The discovery raises the question of why no pieces of pottery were found at the site after about 2,000 years ago, even though seasonal occupation continued. That, Ulm says, is a question that cannot be answered from an excavation site alone and will require more research to resolve.
McLean also hopes the research will encourage more collaboration between Indigenous communities and archaeologists who “will find more of the ancient artefacts that could rewrite Australia’s ancient history”.
University of Southern Queensland professor Bryce Barker, who was not involved in the study, says it is “certainly very significant” and an “excellent piece of research”.
“The science in that paper is excellent – you can’t fault the science,” he said. “I don’t think there’s any question there’s pottery at 3,000.”
But the claim that Aboriginal people made the pottery, he said, was “a bit controversial”.
“Perhaps the more straightforward explanation of why that pottery is on Esk Island is that it was part of that trade and interaction with the people from the north, rather than something that was done by Aboriginal people,” said he.

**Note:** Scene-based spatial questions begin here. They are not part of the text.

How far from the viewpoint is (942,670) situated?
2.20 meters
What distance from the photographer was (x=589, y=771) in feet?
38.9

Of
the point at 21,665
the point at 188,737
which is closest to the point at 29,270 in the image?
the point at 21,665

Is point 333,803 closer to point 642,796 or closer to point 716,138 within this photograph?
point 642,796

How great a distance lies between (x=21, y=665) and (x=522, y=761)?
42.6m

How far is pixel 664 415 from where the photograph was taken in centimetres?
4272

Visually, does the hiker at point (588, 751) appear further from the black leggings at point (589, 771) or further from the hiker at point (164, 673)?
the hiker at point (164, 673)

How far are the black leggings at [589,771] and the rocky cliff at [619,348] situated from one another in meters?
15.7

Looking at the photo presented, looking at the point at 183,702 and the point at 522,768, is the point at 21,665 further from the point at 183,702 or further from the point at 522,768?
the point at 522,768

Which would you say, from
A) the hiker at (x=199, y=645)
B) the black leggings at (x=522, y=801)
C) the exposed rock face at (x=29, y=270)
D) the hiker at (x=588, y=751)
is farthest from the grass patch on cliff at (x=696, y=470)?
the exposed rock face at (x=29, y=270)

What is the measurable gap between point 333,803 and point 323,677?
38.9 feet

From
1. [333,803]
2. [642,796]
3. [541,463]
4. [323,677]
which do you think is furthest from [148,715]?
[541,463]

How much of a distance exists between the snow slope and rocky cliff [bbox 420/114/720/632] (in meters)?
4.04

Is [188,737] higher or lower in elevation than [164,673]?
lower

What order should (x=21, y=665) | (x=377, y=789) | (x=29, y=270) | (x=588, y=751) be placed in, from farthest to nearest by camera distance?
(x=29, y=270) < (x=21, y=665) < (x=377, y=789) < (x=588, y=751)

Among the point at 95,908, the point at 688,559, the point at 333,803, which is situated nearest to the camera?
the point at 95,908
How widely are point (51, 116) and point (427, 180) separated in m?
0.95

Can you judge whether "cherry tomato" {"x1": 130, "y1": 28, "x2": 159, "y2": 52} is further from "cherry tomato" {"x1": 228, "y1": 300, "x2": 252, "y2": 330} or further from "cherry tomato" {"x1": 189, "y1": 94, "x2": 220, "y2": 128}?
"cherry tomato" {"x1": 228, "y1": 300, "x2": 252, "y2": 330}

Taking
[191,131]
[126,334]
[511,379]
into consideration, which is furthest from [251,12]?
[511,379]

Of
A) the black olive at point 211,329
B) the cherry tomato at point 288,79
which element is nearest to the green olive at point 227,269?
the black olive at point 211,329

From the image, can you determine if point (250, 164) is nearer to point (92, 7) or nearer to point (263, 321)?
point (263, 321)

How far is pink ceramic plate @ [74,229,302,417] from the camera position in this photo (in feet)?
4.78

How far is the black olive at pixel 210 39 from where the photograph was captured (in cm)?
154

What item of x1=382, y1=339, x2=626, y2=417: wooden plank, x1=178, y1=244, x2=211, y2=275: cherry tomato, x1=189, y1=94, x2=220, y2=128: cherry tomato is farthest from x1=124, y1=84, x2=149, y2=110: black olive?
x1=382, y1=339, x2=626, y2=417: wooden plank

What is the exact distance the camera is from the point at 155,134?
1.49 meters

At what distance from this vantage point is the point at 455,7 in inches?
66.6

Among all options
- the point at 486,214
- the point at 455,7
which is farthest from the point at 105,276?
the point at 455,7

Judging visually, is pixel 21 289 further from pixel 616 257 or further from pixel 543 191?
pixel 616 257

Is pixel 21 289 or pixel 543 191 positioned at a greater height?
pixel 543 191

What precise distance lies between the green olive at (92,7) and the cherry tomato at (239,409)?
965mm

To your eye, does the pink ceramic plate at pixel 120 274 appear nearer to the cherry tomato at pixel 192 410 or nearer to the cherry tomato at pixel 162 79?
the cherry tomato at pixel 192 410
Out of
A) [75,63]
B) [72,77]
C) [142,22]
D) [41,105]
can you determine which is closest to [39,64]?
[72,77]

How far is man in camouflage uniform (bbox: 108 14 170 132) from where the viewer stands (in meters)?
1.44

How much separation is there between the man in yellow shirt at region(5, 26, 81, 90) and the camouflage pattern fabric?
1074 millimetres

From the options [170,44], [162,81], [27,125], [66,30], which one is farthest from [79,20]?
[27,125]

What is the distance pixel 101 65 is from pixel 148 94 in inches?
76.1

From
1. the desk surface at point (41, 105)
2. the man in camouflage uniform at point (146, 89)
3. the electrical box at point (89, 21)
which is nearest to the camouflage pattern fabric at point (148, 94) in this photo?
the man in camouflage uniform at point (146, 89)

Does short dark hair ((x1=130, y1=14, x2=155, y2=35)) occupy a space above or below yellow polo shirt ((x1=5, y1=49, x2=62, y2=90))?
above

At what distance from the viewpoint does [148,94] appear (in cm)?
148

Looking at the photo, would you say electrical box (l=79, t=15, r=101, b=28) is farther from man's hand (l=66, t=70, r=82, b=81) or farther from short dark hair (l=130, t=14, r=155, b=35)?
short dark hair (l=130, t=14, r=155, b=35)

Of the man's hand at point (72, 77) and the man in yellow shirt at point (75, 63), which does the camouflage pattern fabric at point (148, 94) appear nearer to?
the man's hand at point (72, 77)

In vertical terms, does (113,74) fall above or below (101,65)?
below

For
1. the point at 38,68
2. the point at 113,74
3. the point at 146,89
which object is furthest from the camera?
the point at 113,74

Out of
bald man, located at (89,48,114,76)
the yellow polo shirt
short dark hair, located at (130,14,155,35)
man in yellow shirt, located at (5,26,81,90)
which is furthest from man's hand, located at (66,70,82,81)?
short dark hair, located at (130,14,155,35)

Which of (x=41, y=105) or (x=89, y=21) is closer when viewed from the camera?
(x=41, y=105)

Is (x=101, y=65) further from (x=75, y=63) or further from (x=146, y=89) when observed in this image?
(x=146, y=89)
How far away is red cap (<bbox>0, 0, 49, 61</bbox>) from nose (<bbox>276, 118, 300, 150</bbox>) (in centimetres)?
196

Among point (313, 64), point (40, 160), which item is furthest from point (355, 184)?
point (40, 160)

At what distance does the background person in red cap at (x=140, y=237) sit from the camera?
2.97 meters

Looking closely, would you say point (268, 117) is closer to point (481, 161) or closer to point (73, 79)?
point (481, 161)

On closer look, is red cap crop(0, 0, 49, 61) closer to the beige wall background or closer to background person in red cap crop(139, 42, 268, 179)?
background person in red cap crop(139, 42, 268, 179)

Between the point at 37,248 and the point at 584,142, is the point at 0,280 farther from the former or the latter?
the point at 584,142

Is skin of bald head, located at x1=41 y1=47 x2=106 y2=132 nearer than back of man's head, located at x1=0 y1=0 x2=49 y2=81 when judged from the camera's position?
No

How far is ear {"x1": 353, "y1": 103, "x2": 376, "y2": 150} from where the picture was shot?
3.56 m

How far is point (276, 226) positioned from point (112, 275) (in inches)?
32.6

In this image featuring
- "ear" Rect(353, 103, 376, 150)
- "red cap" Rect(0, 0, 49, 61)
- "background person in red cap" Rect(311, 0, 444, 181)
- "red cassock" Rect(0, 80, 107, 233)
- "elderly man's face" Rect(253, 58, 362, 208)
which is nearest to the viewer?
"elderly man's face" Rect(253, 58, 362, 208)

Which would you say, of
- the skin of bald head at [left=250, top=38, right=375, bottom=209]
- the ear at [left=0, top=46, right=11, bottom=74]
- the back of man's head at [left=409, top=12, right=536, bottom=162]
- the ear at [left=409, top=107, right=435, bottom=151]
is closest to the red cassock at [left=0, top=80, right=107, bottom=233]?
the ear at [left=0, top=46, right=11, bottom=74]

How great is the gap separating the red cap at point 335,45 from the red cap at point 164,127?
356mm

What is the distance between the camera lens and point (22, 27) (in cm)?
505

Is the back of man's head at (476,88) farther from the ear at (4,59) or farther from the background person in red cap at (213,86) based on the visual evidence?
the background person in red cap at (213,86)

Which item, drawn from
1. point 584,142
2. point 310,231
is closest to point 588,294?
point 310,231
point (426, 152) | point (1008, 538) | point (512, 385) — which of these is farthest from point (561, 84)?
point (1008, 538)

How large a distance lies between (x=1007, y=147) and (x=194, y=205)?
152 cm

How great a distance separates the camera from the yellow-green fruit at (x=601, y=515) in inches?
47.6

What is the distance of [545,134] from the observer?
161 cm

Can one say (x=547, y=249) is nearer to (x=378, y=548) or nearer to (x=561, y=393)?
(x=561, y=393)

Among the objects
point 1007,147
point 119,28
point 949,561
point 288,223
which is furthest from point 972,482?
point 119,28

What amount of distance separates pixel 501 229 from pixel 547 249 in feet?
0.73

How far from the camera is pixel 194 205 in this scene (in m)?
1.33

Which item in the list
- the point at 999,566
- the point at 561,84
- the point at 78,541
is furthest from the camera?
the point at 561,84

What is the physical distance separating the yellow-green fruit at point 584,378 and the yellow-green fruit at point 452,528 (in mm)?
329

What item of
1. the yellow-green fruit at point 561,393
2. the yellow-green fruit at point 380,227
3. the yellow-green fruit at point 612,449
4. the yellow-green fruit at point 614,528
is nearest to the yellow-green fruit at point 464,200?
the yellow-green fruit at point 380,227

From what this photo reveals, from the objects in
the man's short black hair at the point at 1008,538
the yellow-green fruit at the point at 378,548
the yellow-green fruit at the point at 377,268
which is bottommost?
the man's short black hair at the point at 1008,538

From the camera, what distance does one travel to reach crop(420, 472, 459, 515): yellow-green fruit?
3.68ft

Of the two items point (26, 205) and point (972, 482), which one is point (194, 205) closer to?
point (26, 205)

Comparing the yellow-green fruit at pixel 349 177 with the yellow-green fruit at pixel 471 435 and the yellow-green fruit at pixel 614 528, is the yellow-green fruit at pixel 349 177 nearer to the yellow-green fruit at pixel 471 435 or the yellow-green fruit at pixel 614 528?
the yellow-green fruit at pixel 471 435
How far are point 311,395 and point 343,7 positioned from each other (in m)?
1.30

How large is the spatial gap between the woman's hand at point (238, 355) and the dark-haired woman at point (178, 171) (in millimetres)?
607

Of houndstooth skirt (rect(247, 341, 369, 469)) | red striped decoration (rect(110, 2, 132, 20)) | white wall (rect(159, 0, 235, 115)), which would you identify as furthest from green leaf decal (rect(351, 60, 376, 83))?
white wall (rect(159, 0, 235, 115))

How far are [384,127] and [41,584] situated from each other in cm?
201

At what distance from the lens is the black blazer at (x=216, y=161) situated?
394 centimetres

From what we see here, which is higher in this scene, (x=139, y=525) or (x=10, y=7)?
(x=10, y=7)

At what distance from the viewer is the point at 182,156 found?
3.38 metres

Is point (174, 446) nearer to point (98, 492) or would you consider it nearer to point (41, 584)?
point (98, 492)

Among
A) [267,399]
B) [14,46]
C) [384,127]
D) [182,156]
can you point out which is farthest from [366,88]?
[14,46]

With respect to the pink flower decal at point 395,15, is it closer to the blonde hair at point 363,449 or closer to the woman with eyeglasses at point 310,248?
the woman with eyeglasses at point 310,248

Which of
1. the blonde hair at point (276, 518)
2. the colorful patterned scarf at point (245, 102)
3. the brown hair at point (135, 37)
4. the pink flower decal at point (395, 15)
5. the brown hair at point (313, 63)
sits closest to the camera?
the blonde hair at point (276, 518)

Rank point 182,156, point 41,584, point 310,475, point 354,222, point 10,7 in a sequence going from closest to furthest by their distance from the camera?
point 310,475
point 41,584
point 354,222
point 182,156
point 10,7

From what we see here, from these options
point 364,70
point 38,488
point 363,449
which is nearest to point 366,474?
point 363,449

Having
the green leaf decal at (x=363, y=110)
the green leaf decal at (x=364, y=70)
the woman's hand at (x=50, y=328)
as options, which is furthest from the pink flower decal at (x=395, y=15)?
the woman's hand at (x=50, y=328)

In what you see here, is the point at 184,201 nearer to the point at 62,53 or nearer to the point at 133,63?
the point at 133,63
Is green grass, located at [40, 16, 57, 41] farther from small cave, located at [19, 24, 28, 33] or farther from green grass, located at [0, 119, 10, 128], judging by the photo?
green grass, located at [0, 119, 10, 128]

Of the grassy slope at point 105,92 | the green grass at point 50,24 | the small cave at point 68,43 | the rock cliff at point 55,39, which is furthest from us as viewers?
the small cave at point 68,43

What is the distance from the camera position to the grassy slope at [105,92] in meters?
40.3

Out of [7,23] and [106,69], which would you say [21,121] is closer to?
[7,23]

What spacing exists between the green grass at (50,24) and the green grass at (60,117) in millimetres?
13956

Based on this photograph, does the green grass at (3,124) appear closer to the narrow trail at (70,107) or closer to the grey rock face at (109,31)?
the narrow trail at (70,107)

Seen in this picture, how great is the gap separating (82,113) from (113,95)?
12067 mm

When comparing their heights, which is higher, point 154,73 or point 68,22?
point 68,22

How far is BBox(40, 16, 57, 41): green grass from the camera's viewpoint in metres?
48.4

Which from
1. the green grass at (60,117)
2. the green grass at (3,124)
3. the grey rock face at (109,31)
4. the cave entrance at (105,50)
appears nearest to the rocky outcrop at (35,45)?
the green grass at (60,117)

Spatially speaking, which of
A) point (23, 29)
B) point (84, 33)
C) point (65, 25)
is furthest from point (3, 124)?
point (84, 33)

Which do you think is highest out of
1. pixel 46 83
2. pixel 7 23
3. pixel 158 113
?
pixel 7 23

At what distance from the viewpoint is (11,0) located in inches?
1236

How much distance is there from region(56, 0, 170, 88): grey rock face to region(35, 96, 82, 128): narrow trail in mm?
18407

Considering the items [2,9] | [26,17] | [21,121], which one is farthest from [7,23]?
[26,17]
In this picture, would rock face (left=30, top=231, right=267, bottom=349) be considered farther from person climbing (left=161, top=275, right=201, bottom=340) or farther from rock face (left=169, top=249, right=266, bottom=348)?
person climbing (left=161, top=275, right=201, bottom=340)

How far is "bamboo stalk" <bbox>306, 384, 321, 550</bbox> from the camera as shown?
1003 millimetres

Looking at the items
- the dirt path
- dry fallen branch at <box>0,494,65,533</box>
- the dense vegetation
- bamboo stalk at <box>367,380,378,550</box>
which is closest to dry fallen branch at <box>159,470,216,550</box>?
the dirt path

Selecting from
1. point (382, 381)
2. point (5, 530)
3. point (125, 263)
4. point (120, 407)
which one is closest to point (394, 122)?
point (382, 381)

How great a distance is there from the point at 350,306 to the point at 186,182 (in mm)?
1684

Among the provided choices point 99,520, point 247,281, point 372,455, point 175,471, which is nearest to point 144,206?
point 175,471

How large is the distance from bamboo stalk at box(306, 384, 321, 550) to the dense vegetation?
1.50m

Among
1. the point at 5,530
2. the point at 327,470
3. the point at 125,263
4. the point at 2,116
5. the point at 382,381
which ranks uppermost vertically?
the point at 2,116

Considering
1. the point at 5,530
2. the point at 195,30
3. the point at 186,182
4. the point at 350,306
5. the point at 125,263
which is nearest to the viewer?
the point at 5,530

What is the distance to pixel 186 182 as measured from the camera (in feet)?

The researchers involved argue that the ancient pottery of the Great Barrier Reef “indicates the likelihood” that more remains, possibly including Lapita, are scattered along the “vast and archaeological northeast coast of eastern Queens”.
“To me, that’s what’s exciting about the discovery, that it’s a small glimpse into the extraordinary knowledge we have yet to uncover about the deep history of this country,” said Ulm.
“If digging one metre-by-metre can tell us all these ‘new things’, what does the rest of the coast have to teach us?”